DIRECTIONS
(a) From the passage on the history of chili peppers, list every year the text dates to a specific year number, including B.C. dates, but excluding the photo credit.
(b) Carry on the passage on the history of chili peppers, beginning after its final sentence.

TEXT PROVIDED
Baskets of Hot Chiles. Photo by: Chris Kilham © 2009
The tale of hot chili peppers is one of jumping from plant to pot, one nation after another. Though we do not know exactly when chilies were first discovered, approximately 10,000 years ago appears to be a pretty safe bet. Chilies were among the very first crops cultivated in the Americas, somewhere around 4000 B.C. Seeds found south of Mexico City date native pepper use there around 7000 B.C., while seeds found in northern Peru show chili use there around 2500 B.C. One thing is for sure, the use of chilies caught on well, and the little burning vegetables spread quickly along established trade routes throughout Central and South America and the West Indies.
Chilies historic spread throughout the markets and culinary traditions of the world was greatly aided by explorer Christopher Columbus, who sailed the ocean blue in 1492. On New Year’s Day in 1493, Columbus encountered chilies at Navidad, La Espanola, now Haiti. Writing about aji (the native name for chili) in his journal, Columbus remarked that “the pepper which the local Indians used as spice is more abundant and more valuable than either black or melegueta pepper.” On each of his voyages to the New World, Columbus encountered the fiery aji. He discovered that the native people would not be without it, and that the peppers played an important role in the diets of the Indians. In his journal writings from his second voyage, Columbus remarked “In those islands there are also bushes like rose bushes which make a fruit as long as cinnamon full of small grains as biting as pepper; those Caribs and the Indians eat that fruit as we eat apples.”

PROVIDED DATA
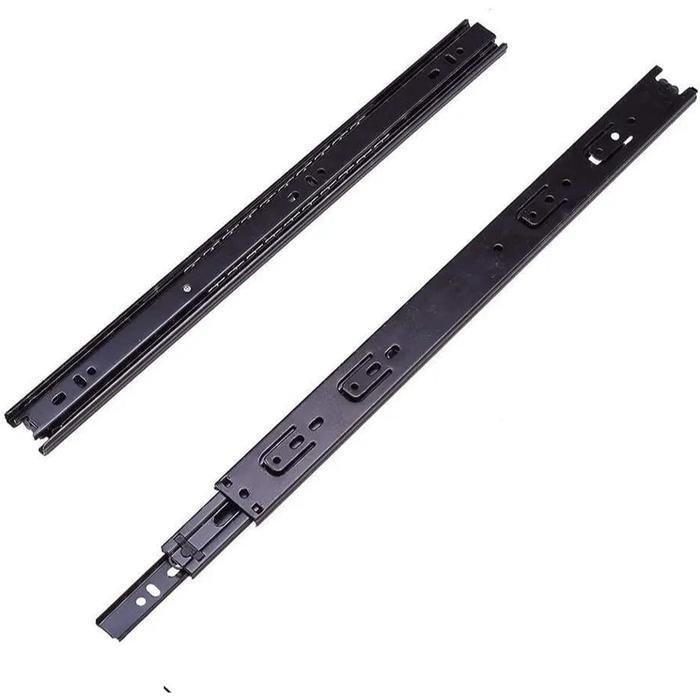 NEW Rel Geser Kabinet Rail Laci Dapur Per Sepasang 30cm 35cm 40cm Rel Laci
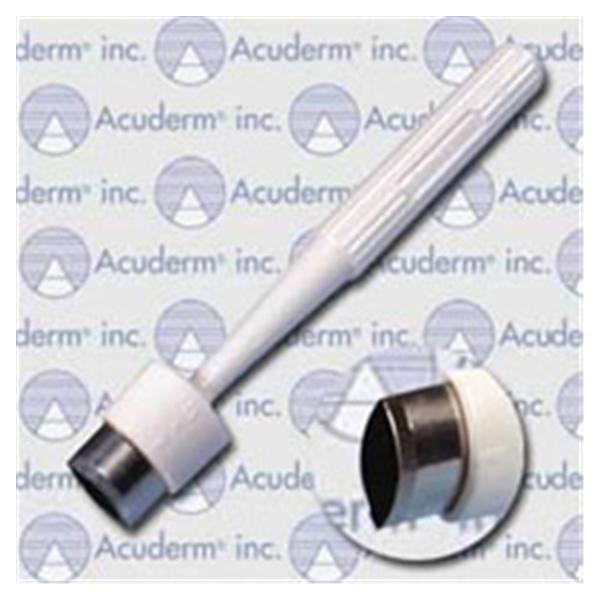 Biopsy Punch Dermal Acu-Excisor 4x8mm Rbd Hlw Hndl SS Bld Disp Strl 25/Bx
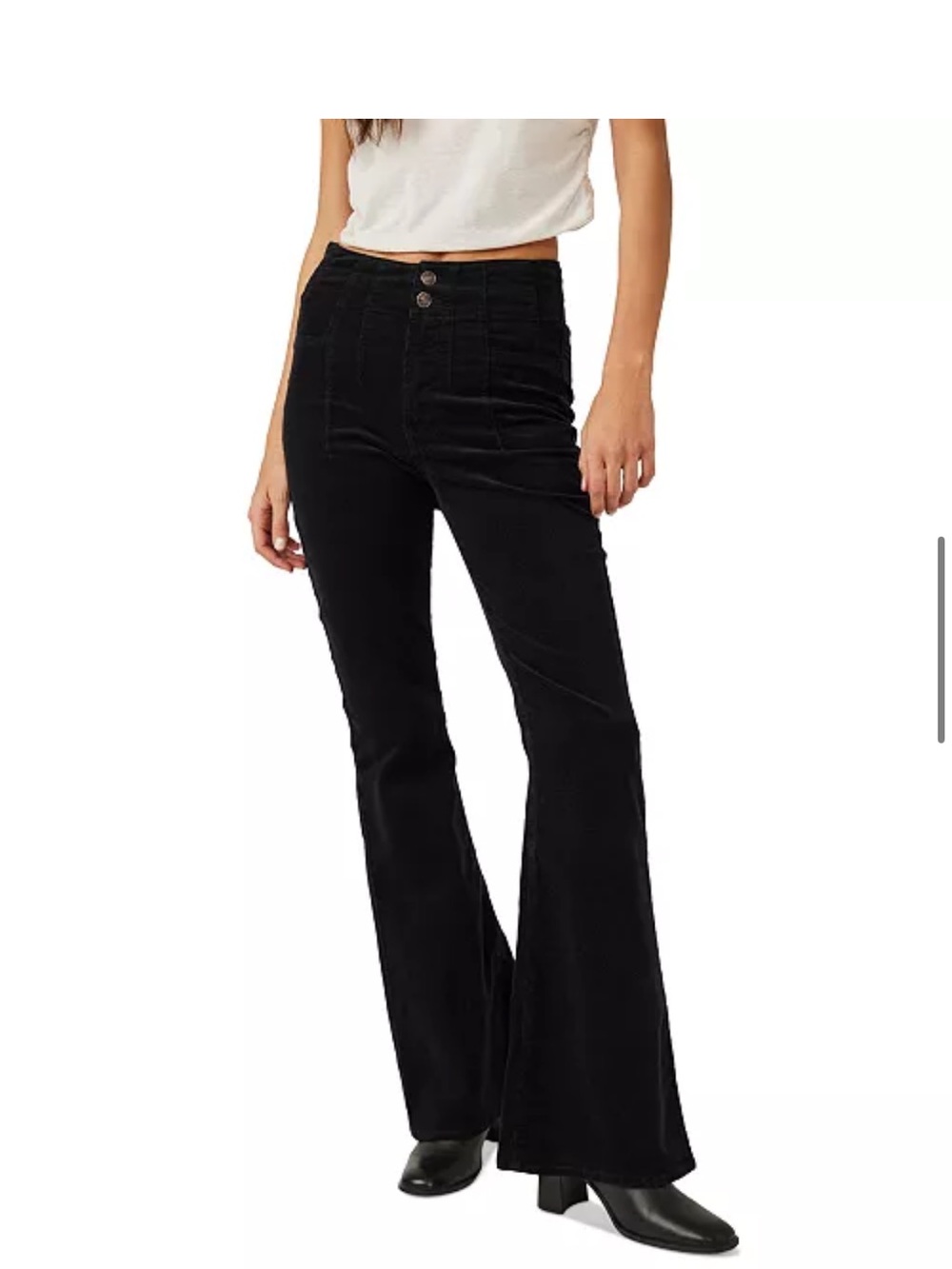We The Free High-Rise Corduroy Flare Pants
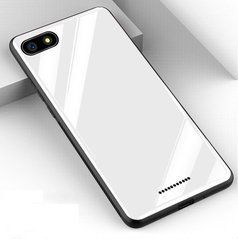 Захисний чохол Glass для Xiaomi Redmi 6A Білий
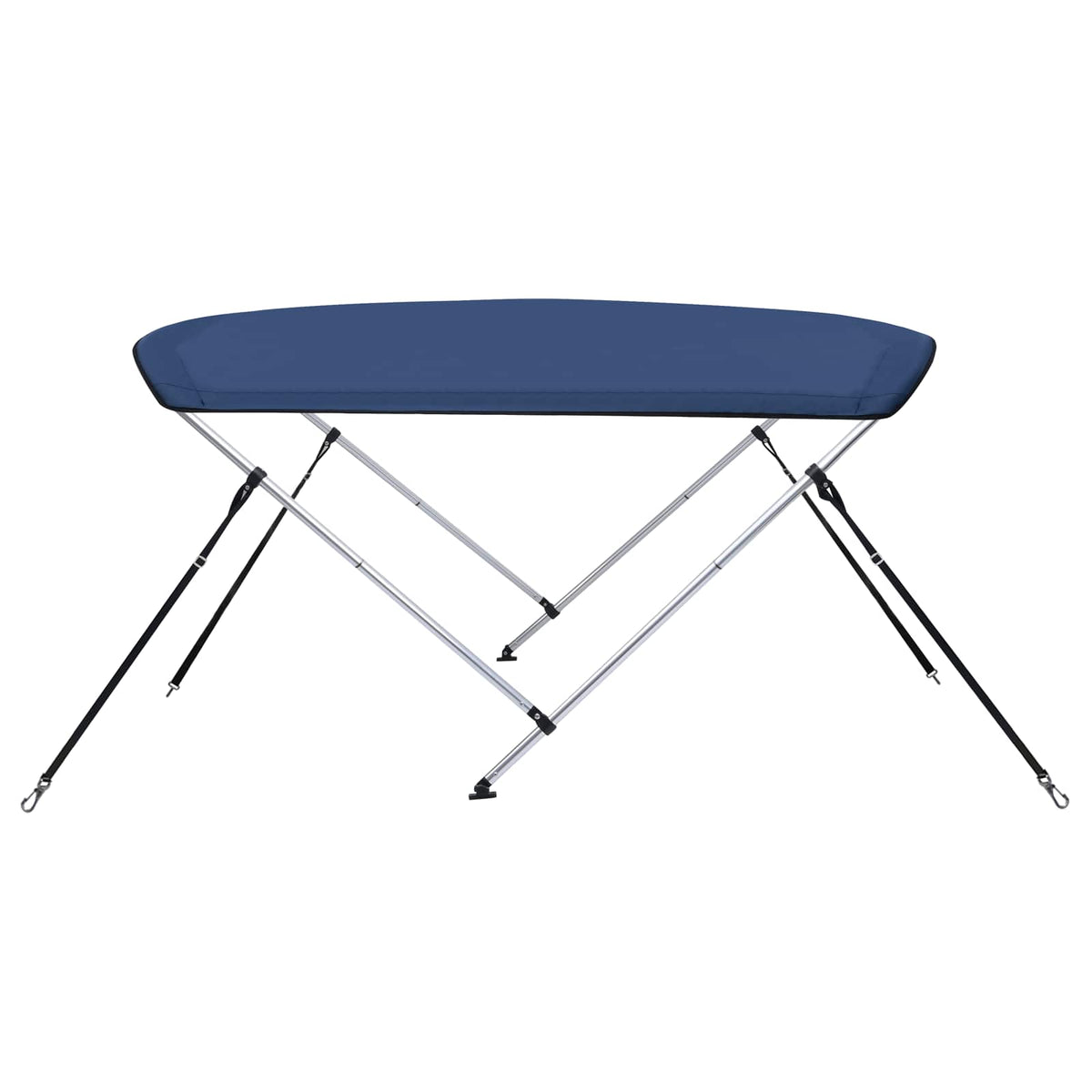 93126 vidaXL 2 Bow Bimini Top Navy Blue 150x120x110 cm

EXERCISE ANSWERS
(a)
- 7000 B.C.
- 4000 B.C.
- 2500 B.C.
- 1492
- 1493

(b)
Fleet physician Dr. Diego Alvarez Chanca additionally commented on hot chilies, saying “They use…a vegetable called agi, which they also employ to give a sharp taste to the fish and such birds as they can catch, of the infinite variety there are in this island (Haiti), dishes of which they prepare in different ways.” When Columbus and crew returned to Spain from their second voyage to the New World, they brought peppers along with other plants and items of discovery.
In September 1493, Spanish court historian Pietro Martire de Anghiera wrote about the New World on the basis of information imparted by members of the first Columbus voyage. On his De Orbo Novo, Anghiera wrote “Something may be said about the pepper gathered in the islands and on the continent – but it is not pepper, though it has the same strength and the flavor, and is just as much esteemed. The natives call it axi, it grows taller than a poppy – When it is used there is no need of Caucasian pepper. The sweet pepper is called Boniatum, and the hot pepper is called Caribe, meaning sharp and strong; for the same reasons the cannibals are called Caribes because they are strong.”
Though it may be hard to imagine today, the discovery of chilies was momentous and truly historic. Europe was in the grip of pepper fever, and the tiny grains of black pepper (Piper nigrum) were so precious and sought after, they were dispensed singly and as valuable as currency. Prior to the introduction of spices from the Far East, European food was bland and by many accounts spoiled. Pepper and other spices such as cloves and cinnamon excited and awoke the European palate, and covered the rank flavor and offensive aroma of bad food. Columbus and other sailors sought a quicker route to India, in part to obtain spices for an increasingly voracious European spice habit. The discovery of chilies, adaptable to a variety of climates and easy to cultivate, meant that the world had a piquant alternative to black pepper. Traders did not need to travel to India to load their ships with small grains of pepper. By bringing capsicum seeds to Africa and other parts of the world, they could plant the new found pungent spice, trade it easily, and satisfy the palates of the Old World. As it turned out, chilies caught on like wildfire.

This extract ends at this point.